Thus, although they were undoubtedly the senior cadet line of the royal house of Denmark (Oldenburg), the family was regarded as a bit lower than the Ebenbürtige which the rulers of small Germany principalities thought to be the standard.
Louise Auguste's father, the king, was a man with mental disabilities and, throughout his reign, effective control was in the hands of other people (ranging from his step-mother to his wife to his half-brother to various courtiers).
The king's mental condition, and his unharmonious relationship with his wife, gave rise to speculation that Louise had been sired by someone other than him, and rumour awarded fatherhood to Johann Friedrich Struensee, the king’s court physician and de facto regent of the country at the time of Louise's birth.
The story of antecedents of the prince's marriage goes as follows: In February 1779, the nation's foremost statesman, Chief Minister Count Andreas Peter Bernstorff, hatched an ingenious plan for the young princess, something that often has been customary with a royal child suspected of not being sired by its nominal father but in its mother's illicit liaison: to marry such a child to another member of the royal house.

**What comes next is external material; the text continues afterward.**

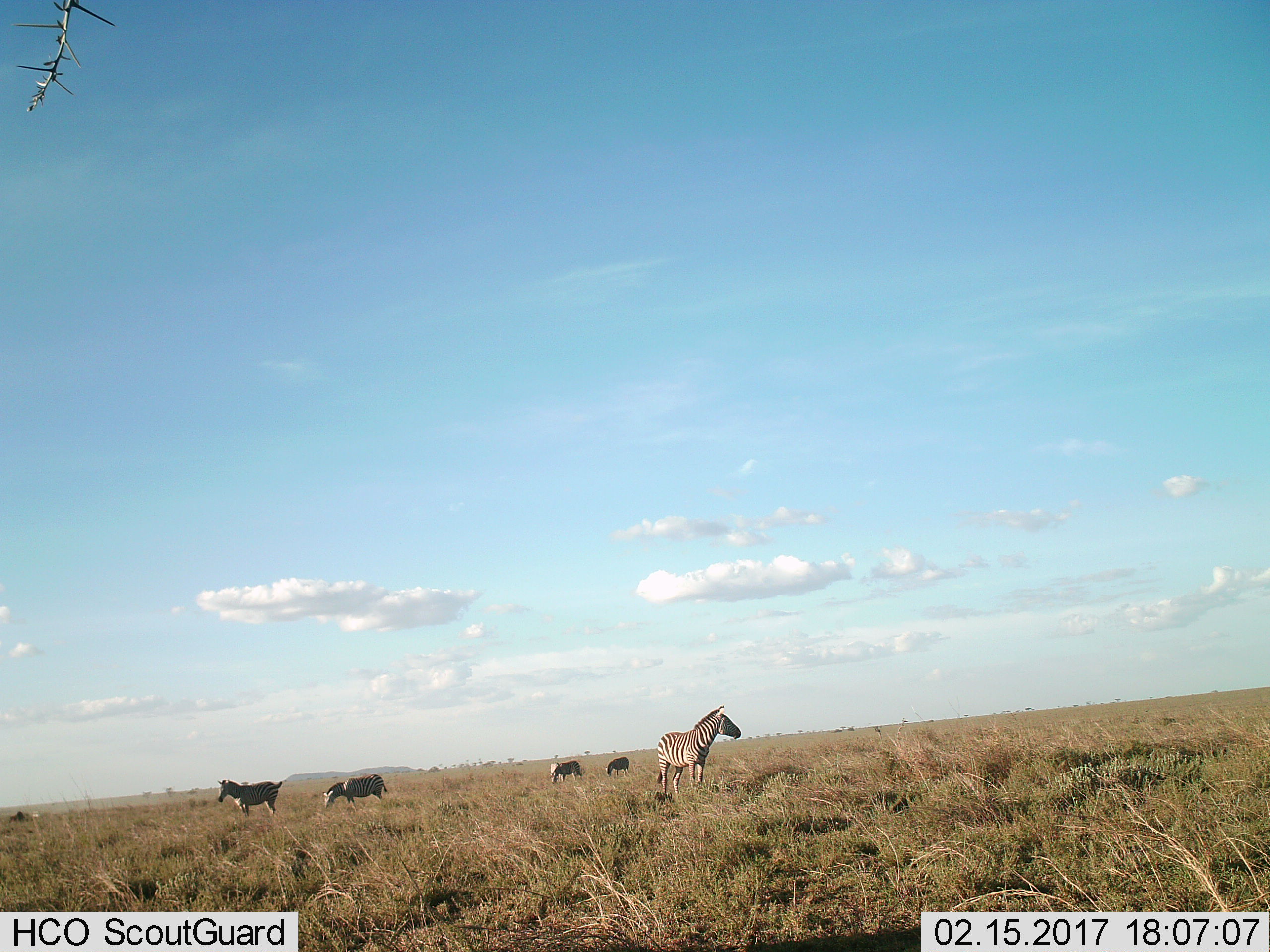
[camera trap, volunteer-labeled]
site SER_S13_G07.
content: unidentified animal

Since a male child of hers could inherit the throne some day, it would be advantageous to arrange a marriage early, and to marry the "half-royal" back into the extended royal house, to the Hereditary Prince of Augustenborg.
The couple lived at the Castle for many years until the Christiansborg Palace fire of 1794 and the death of his father, the Duke of Augustenborg Frederick Christian I, at which point the prince inherited the estate and the duchy.
The marriage eventually fell into acrimony and reproach, and Frederick Christian tried to legally limit Louise Auguste's influence over their children's futures.